▶ [SET PROBLEM 1]
In the passage on export jobs, what is the default memory limit?
▶ [SET PROBLEM 2]
Continue the passage on export jobs from where it stops.

▶ [SOURCE]

The query plan for an Export Job typically involves only scanning and exporting, and does not involve compute logic that requires a lot of memory. Therefore, the default memory limit of 2GB is usually sufficient to meet the requirements.

However, in certain scenarios, such as a query plan that requires scanning too many tablets on the same BE, or when there are too many data versions of tablets, it may result in insufficient memory. In these cases, you can adjust the session variable exec_mem_limit to increase the memory usage limit.

Notes

It is not recommended to export large amounts of data at one time. The maximum amount of exported data recommended by an Export job is tens of GB. Excessive export results in more junk files and higher retry costs.
If the amount of table data is too large, it is recommended to export it by partition.
During the operation of the Export job, if FE restarts or cuts the master, the Export job will fail, requiring the user to resubmit.
If the Export job fails, the temporary files and directory generated in the remote storage will not be deleted, requiring the user to delete them manually.
Export jobs scan data and occupy IO resources, which may affect the query latency of the system.
The Export job can export data from Doris Base tables, View, and External tables, but not from Rollup Index.
When using the EXPORT command, please ensure that the target path exists, otherwise the export may fail.
When concurrent export is enabled, please configure the thread count and parallelism appropriately to fully utilize system resources and avoid performance bottlenecks.

▶ [SUPPLIED DATA]
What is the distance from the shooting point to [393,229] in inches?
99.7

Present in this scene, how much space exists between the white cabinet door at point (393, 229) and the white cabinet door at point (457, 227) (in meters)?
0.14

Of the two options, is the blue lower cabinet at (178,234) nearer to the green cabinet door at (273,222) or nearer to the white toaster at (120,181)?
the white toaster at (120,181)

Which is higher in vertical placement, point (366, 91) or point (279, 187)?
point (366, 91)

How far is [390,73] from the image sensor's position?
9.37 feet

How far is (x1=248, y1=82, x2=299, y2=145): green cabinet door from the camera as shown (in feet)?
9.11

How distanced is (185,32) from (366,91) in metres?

==

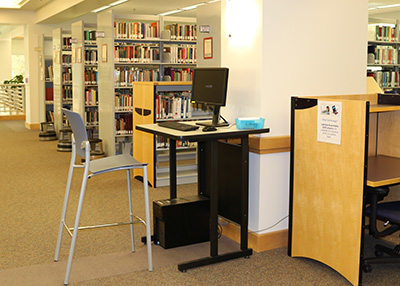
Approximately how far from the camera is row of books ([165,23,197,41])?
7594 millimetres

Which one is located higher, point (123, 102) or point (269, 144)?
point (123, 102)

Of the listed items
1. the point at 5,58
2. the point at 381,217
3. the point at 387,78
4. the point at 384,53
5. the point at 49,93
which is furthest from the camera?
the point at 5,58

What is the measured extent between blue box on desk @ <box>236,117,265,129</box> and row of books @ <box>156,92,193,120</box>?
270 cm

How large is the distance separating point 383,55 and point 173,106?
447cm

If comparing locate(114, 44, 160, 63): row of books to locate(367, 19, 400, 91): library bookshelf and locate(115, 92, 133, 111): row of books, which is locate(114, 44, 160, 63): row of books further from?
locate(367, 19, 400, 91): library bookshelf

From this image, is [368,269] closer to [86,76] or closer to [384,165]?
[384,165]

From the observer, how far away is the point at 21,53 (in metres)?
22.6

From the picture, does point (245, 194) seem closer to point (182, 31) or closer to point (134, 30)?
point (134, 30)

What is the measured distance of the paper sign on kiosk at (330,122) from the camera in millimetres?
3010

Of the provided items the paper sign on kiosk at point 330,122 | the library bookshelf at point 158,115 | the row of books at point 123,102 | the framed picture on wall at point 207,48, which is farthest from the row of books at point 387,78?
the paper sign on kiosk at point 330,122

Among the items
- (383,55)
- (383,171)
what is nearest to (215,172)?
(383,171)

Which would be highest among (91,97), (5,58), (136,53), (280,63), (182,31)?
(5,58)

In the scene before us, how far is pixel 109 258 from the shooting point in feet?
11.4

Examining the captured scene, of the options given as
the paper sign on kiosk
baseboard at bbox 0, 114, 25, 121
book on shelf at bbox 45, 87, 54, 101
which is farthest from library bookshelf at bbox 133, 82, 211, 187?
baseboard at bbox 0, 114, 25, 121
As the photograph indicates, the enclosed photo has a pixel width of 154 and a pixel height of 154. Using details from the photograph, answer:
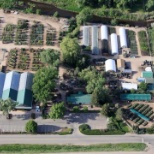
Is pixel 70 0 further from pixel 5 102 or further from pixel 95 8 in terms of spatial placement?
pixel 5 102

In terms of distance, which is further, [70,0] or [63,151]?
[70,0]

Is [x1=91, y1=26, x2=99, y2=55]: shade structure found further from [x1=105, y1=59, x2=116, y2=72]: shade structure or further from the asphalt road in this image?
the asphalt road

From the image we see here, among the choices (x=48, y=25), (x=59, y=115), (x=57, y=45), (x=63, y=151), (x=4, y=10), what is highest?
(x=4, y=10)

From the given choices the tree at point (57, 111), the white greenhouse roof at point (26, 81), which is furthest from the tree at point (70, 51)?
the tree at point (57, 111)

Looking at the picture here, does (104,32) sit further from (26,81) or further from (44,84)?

==

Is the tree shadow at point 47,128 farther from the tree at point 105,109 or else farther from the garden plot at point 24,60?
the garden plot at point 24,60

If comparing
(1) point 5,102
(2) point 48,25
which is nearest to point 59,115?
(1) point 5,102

▶ [ANSWER 1]
2GB

▶ [ANSWER 2]
When exporting to a local file, pay attention to file permissions and the path, ensure that you have sufficient permissions to write, and follow the appropriate file system path.
It is possible to monitor progress and performance metrics in real-time during the export process to identify issues promptly and make optimal adjustments.
It is recommended to verify the integrity and accuracy of the exported data after the export operation is completed to ensure the quality and integrity of the data.

Relevant configuration

FE

maximum_tablets_of_outfile_in_export: The maximum number of tablets allowed for an OutFile statement in an ExportExecutorTask.

More Help

For more detailed syntax and best practices used by Export, please refer to the Export command manual, You can also enter HELP EXPORT at the command line of the MySql client for more help.

The underlying implementation of the EXPORT command is the SELECT INTO OUTFILE statement. For more information about SELECT INTO OUTFILE, please refer to Export Query Result and SELECT INTO OUTFILE.